By Andrew Macdonald
As The Macdonald Notebook reported the other week, a solution to heavy congestion in downtown Halifax caused by truck traffic heading to Halterm was cited in a Buchanan government study nearly 30 years ago.
Long time Halifax consultant Chris Lowe authored the report in 1989 on addressing truck traffic, but his recommendations were not implemented. Like many government studies and Royal Commission reports, the study has only gathered dust on the shelves.
I had a chance to read the study this week. Lowe’s solution to Halterm and truck traffic was to re-route trucks on the abandoned Canadian National Railway cut through Halifax’s south end. Creating a road on the rail cut was one of several options in the 1989 report.
There is more interest today in diverting truck traffic on the rail cut, because the downtown is becoming an apartment and condo mecca.
Recently, leading biz titan and self-made billionaire John Risley also suggested the rail cut be used by trucks to enter the Halterm container terminal, which borders Point Pleasant Park.
Other options presented in the Lowe study include relocating Halterm and turning its present 72-acre waterfront site into a commercial and residential enclave. Or, Halterm could expand its property by harbour infilling.
Lowe also suggested a third bridge or tunnel under Halifax Harbour could be built to service the Halterm truck traffic.
“Transportation was identified as the major factor to be considered in assessing scenarios,” wrote Lowe.

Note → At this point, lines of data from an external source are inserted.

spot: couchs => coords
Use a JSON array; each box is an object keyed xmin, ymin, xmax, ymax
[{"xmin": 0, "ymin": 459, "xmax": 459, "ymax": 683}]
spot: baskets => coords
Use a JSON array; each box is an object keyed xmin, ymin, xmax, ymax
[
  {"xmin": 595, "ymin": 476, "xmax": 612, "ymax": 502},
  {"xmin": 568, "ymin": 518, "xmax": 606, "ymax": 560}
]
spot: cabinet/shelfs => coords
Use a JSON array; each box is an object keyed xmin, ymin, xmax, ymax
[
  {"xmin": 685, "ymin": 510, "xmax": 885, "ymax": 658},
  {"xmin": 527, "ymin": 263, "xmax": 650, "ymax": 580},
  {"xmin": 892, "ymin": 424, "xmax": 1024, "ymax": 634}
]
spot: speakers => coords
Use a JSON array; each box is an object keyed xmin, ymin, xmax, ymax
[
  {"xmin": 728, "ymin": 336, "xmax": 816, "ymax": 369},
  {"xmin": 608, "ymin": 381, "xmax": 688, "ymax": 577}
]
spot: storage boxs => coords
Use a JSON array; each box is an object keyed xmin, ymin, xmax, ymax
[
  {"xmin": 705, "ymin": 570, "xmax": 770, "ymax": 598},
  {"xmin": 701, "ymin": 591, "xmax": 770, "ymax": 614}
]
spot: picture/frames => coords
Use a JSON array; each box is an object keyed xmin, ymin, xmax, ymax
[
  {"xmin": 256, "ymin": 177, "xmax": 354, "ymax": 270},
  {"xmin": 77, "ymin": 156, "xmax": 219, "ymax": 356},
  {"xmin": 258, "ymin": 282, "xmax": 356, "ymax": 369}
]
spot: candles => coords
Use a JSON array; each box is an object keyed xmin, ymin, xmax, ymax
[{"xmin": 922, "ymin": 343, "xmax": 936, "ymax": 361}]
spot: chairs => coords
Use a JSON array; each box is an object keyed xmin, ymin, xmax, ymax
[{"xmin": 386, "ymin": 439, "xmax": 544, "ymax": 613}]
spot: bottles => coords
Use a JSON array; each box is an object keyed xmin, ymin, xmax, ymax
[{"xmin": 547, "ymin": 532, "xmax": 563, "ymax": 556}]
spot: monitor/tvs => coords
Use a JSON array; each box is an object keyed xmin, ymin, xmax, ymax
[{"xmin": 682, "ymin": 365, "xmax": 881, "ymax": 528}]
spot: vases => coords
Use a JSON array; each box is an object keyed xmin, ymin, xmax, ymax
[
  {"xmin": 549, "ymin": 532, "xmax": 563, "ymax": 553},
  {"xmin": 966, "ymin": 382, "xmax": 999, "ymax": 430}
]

For the past 12 months, Halifax Port Authority under president and CEO Karen Oldfield has been studying the idea of moving Halterm to the Imperial Oil refinery site in Dartmouth.
One problem is that a new container terminal would cost $1 billion, although hundreds of millions of dollars could be fetched selling the existing Halterm acreage. Scott Brison, the federal cabinet minister representing Nova Scotia in the Trudeau government is not keen on building a new terminal.
Even, former port board chairmen in 2017 who gathered at the invite of Oldfield told the port CEO the idea should be rejected.
But, another significant problem is that the Imperial site is not for sale. Imperial did close its refinery, but is using the site as a tank storage farm.
One solution for Halterm is a vastly cheaper $4 million ‘dolphin pier’ — a finger pier anchored by concrete to the ocean floor. That would allow Halterm to berth two 10,000 container box vessels at the same time.
For its part, Halterm’s executive has been studying its own growth ideas, and the focus is on expanding onto adjacent piers, infilling them and creating an additional 40-acre tract to expand its current 72 acres.
Halterm’s operators want to take over Piers 31, 33, 34, 35 and 36, infilling the water separating each pier.